● **BRIEF 1**:
In the article on David Wells below, rewrite the paragraph beginning "Prior to his appointment" more briefly, keeping its main facts.
● **BRIEF 2**:
Copy word for word the passage of the article on David Wells that starts at "David Mark Wells, ICD.D" and ends at "in the Senate.".

Canadian Senator from Newfoundland and Labrador
- Incumbent
- Assumed office January 25, 2013
- Nominated by: Stephen Harper
- Appointed by: David Johnston
- Preceded by: Ethel Cochrane

Personal details
- Born: David Mark Wells February 28, 1962 (age 64)
- Party: Conservative

= David Wells (politician) =

Canadian politician (born 1962)

David Mark Wells, ICD.D (born February 28, 1962) is a Canadian senator from Newfoundland and Labrador. He was appointed to the Senate on January 25, 2013 by Governor General David Johnston on the advice of Canada's 22nd prime minister, Stephen Harper. He is the former Chair of the Subcommittee on the Senate Estimates and the Senate's Standing Committee on Audit and Oversight. Senator Wells is a strong proponent of accountability and transparency in the Senate.

Prior to his appointment to the Upper Chamber, Senator Wells served as Deputy CEO and board member of the Canada–Newfoundland and Labrador Offshore Petroleum Board (CNLOPB) and was a member of the board's finance committee. Wells is involved in regional and national community work, with a special focus on the civic engagement of youth.

● **EXCERPTED RECORDS**:
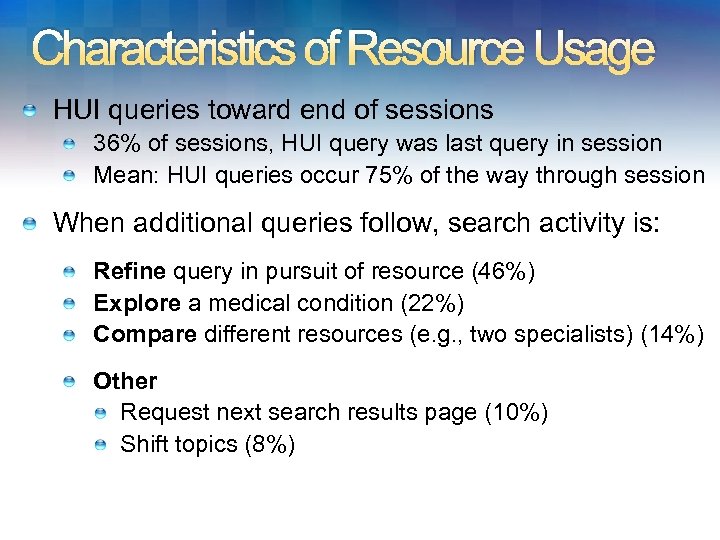 Characteristics of Resource Usage

HUI queries toward end of sessions

36% of sessions, HUI query was last query in session

Mean: HUI queries occur 75% of the way through session

When additional queries follow, search activity is:

Refine query in pursuit of resource (46%)

Explore a medical condition (22%)

Compare different resources (e.g., two specialists) (14%)

Other

Request next search results page (10%)

Shift topics (8%)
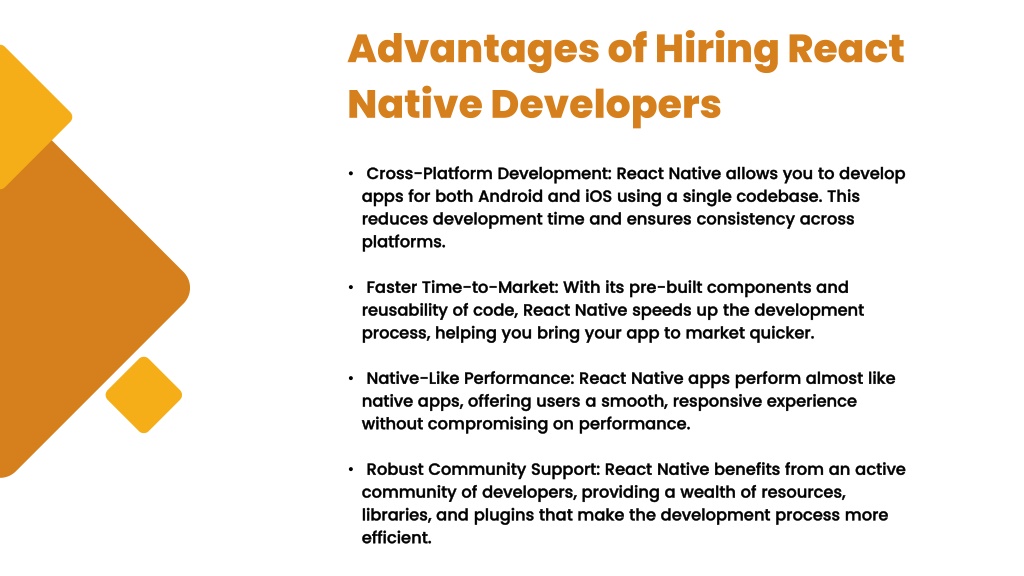 Advantages of Hiring React Native Developers

• Cross-Platform Development: React Native allows you to develop apps for both Android and iOS using a single codebase. This reduces development time and ensures consistency across platforms.

• Faster Time-to-Market: With its pre-built components and reusability of code, React Native speeds up the development process, helping you bring your app to market quicker.

• Native-Like Performance: React Native apps perform almost like native apps, offering users a smooth, responsive experience without compromising on performance.

• Robust Community Support: React Native benefits from an active community of developers, providing a wealth of resources, libraries, and plugins that make the development process more efficient.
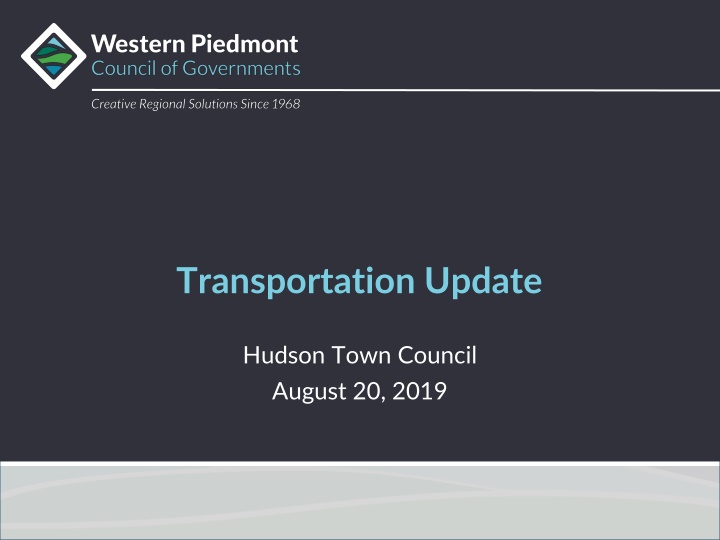 Western Piedmont
Council of Governments

Creative Regional Solutions Since 1968

Transportation Update

Hudson Town Council
August 20, 2019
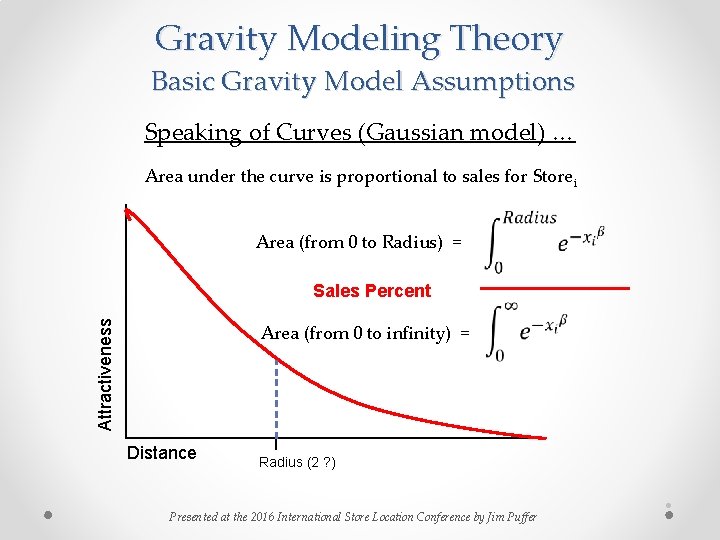 Gravity Modeling Theory

Basic Gravity Model Assumptions

Speaking of Curves (Gaussian model) …

Area under the curve is proportional to sales for Store$_i$

Area (from 0 to Radius) = $\int_0^{Radius} e^{-x_i^{\beta}}$

Sales Percent

Area (from 0 to infinity) = $\int_0^{\infty} e^{-x_i^{\beta}}$

Attractiveness

Distance

Radius (2 ?)

Presented at the 2016 International Store Location Conference by Jim Puffer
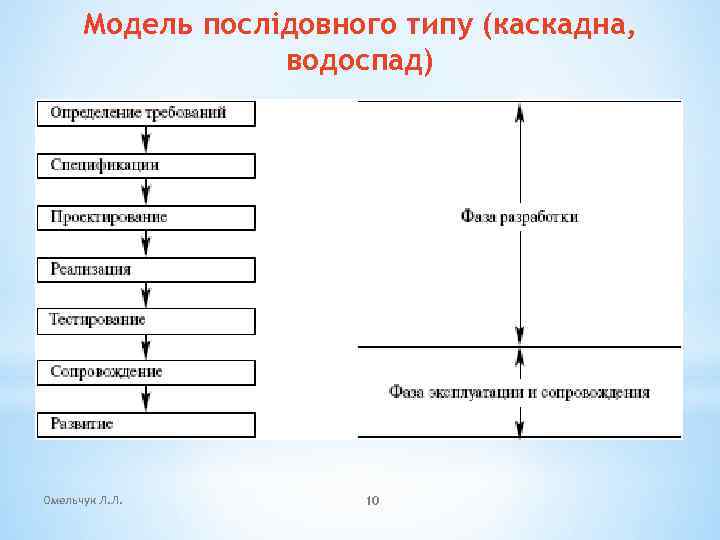 Модель послідовного типу (каскадна, водоспад)

Определение требований

Спецификации

Проектирование

Реализация

Тестирование

Сопровождение

Развитие

Фаза разработки

Фаза эксплуатации и сопровождения

Омельчук Л.Л.

10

● **RESPONSE BOX 1**:
Before joining the Senate, Wells was Deputy CEO, a board member and a finance committee member of the Canada–Newfoundland and Labrador Offshore Petroleum Board (CNLOPB). He does regional and national community work, focusing especially on youth civic engagement.

● **RESPONSE BOX 2**:
David Mark Wells, ICD.D (born February 28, 1962) is a Canadian senator from Newfoundland and Labrador. He was appointed to the Senate on January 25, 2013 by Governor General David Johnston on the advice of Canada's 22nd prime minister, Stephen Harper. He is the former Chair of the Subcommittee on the Senate Estimates and the Senate's Standing Committee on Audit and Oversight. Senator Wells is a strong proponent of accountability and transparency in the Senate.